A joint study between Charles Darwin University (CDU) and universities overseas has explored whether good-looking online sellers contribute to consumer engagement.
A joint study between Charles Darwin University (CDU) and universities overseas has explored whether good-looking online sellers contribute to consumer engagement.

Online sellers are more likely to boost their consumer engagement if they are good-looking, according to a new study undertaken by Charles Darwin University (CDU) in collaboration with institutions in China, Vietnam and France.

The study explored the influence of physical attractiveness of sellers who broadcast live streams on the Taobao e-commerce site in China on consumer engagement.
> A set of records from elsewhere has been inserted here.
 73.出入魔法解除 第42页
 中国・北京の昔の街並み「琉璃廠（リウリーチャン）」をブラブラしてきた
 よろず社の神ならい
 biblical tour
China has the largest live streaming e-commerce market in the world. 

CDU Senior Lecturer Ninh Nguyen worked alongside academics at China’s Xiamen University and Zhejiang University of Finance and Economics, Vietnam’s Dong Nai University of Technology and Thuong Mai University, and the Excelia Business School in France.
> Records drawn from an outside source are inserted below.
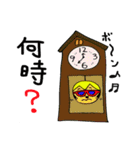 シュナイダーおじさん (2)（個別スタンプ：6）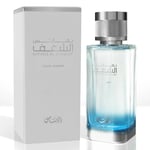 Nafaeis Al Shaghaf for Men EDP- 100 ML (3.4 oz) by Rasasi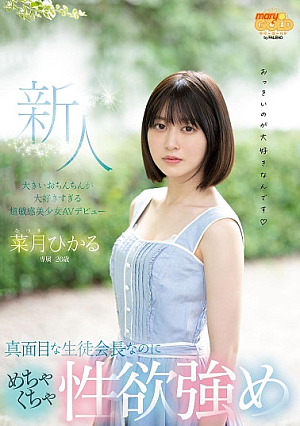 新人20歳　真面目な生徒会長なのにめちゃくちゃ性欲強め　大きいおちんちんが大好きすぎる超敏感美少女AVデビュー　菜月ひかる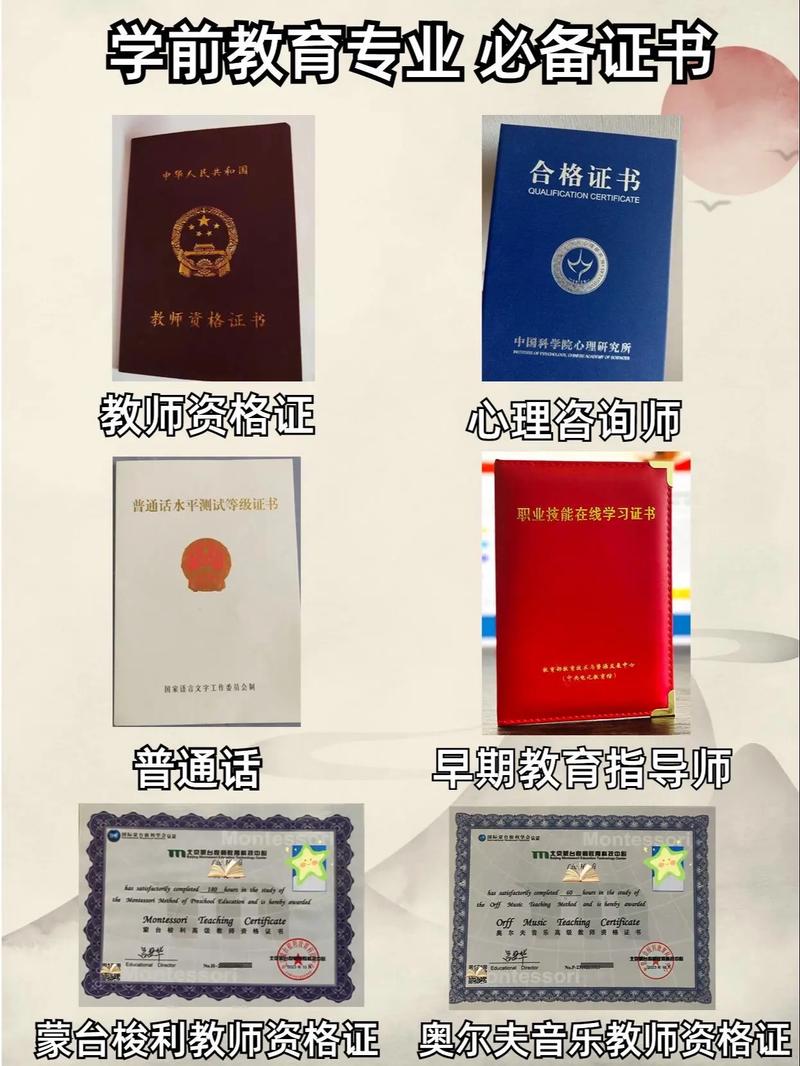 幼师与小学教师资格证，哪个更容易考取？-图2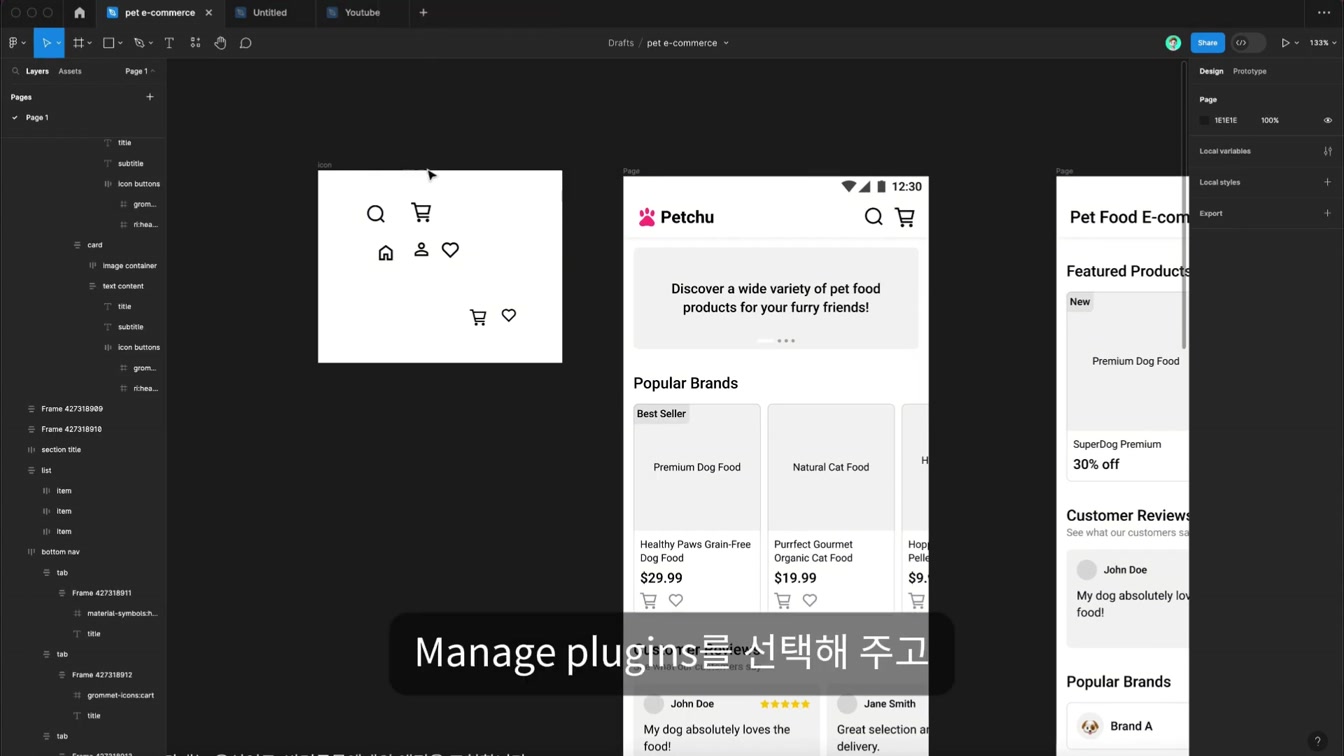 AI 선 넘었네... 텍스트 한 줄로 가능한 시대가 온다 15번째 장면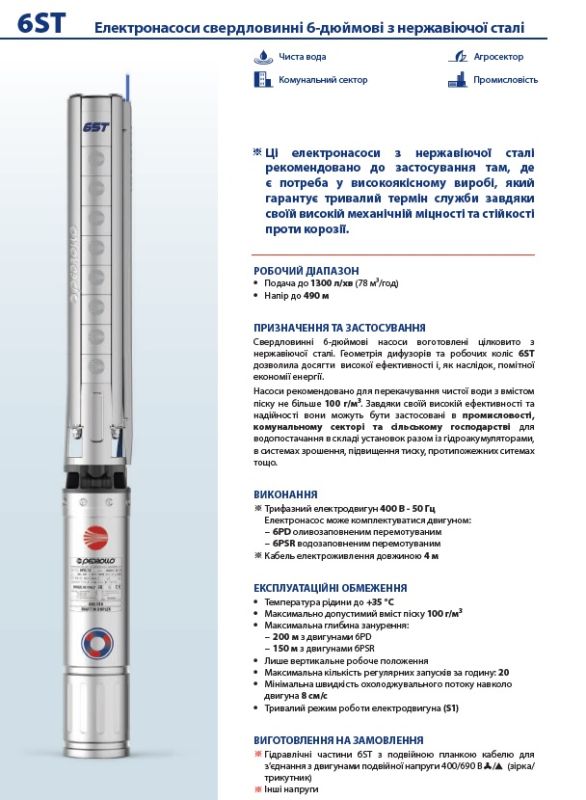 496ST31713WLA — Pedrollo 6ST17 глубинный насос 6" (145,5 мм), 7,5 кВт, напор 100–150 м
The study examined data collected from 810 Taobao consumers. Ninety per cent of respondents were aged between 20 and 30 years old, and 86.7 per cent of participants said they watched live streams for one-to-two hours per day.
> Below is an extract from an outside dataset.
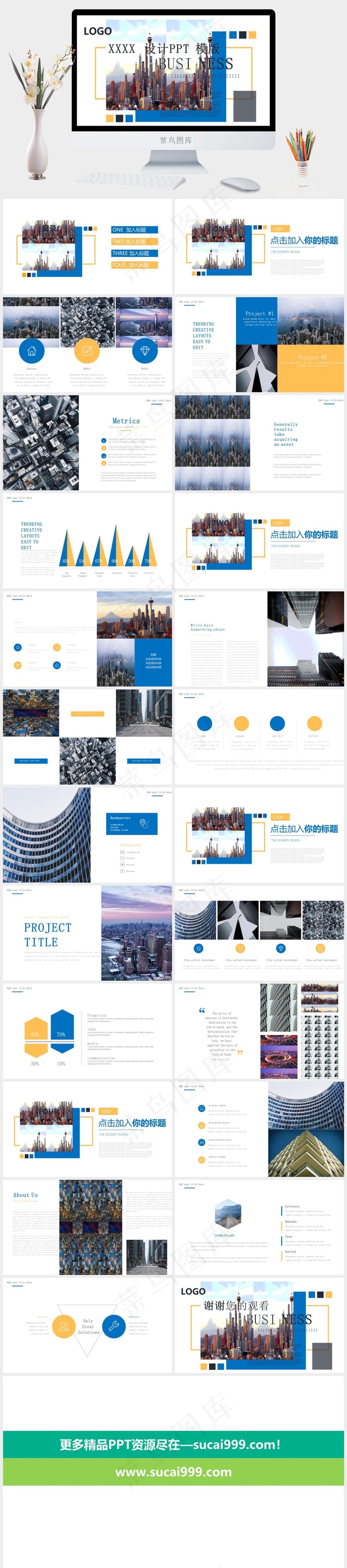 白色实景风PPT模板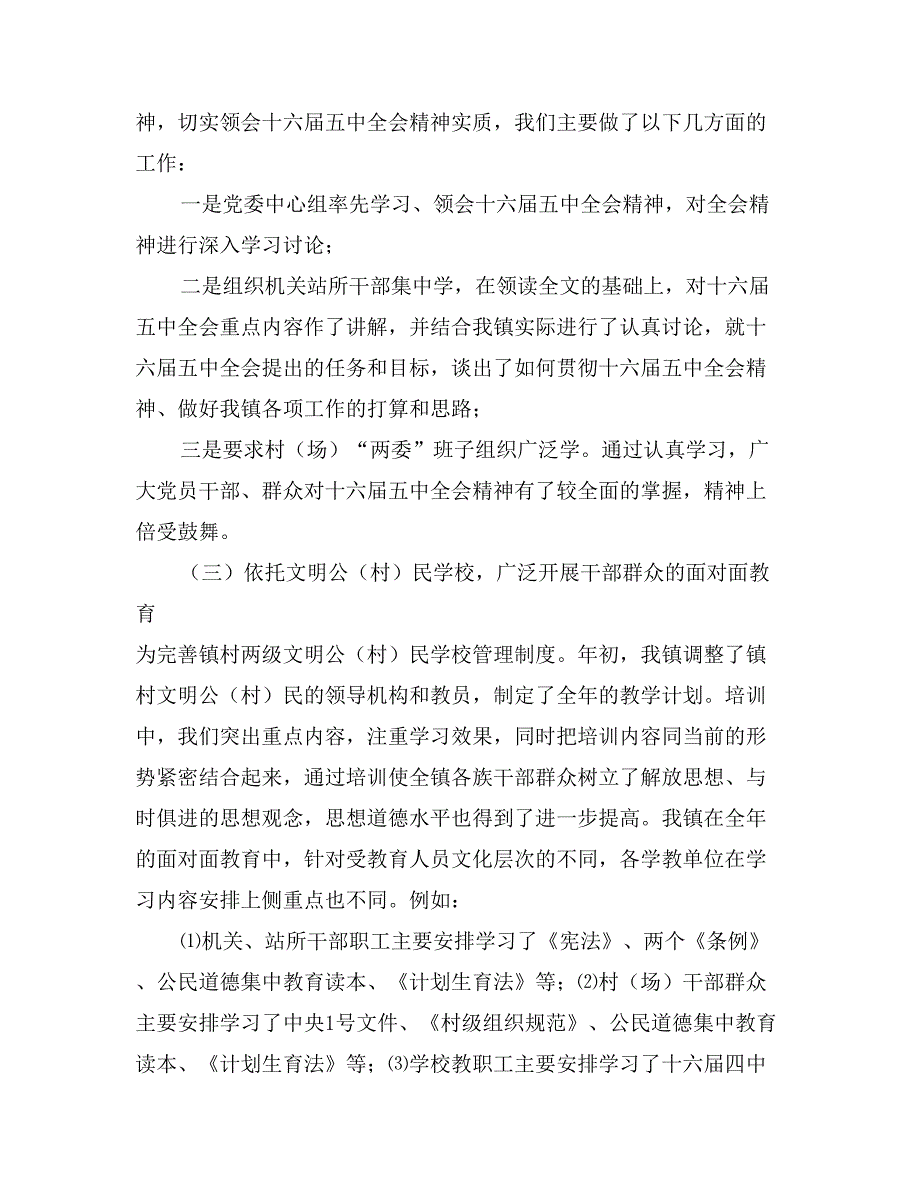 某年宣传思想、精神文明建设工作总结_第4页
The more time consumers spent watching live streaming services, the more they engaged with broadcasters and other viewers.

Dr Nguyen said consumers participated in a survey asking a series of questions on their emotions, thoughts and behaviours when watching broadcasts.

In live streaming e-commerce a broadcaster can live stream products and interact with consumers in real time. Consumers can see, comment, and discuss with the broadcaster and other consumers on the same platform.

“The finding indicates that consumers appreciate the beauty and tend to focus their entire attention and interests on good-looking broadcasters because they are physically attractive and charming.

“The physical attractiveness of broadcasters encourages consumers to devote more time and efforts to watching the live streaming of good-looking broadcasters.”

Dr Nguyen added the research could be beneficial to businesses outside of the live stream space.

"There isn't enough evidence to say whether this study can be applied to staff in bricks-and-mortar businesses, but with more companies getting involved with these types of online sales the findings will be relevant to many of them,” Dr Nguyen said.

The study, Do consumers stick with good-looking broadcasters? The mediating and moderating mechanisms of motivation and emotion, was recently published in the Journal of Business Research.

Xiamen University’s Professor Thac Dang-Van said the research could be used to inform how live streaming e-commerce firms can boost consumer engagement.

“People often hold this stereotype about physical appearance: ‘what is beautiful is good’. Given this stereotype, consumers often highly evaluate products and services recommended by physically attractive broadcasters,” Professor Dang-Van said.

“Therefore, in their marketing strategy, live streaming firms should combine the image of good-looking broadcasters with their products and brands.”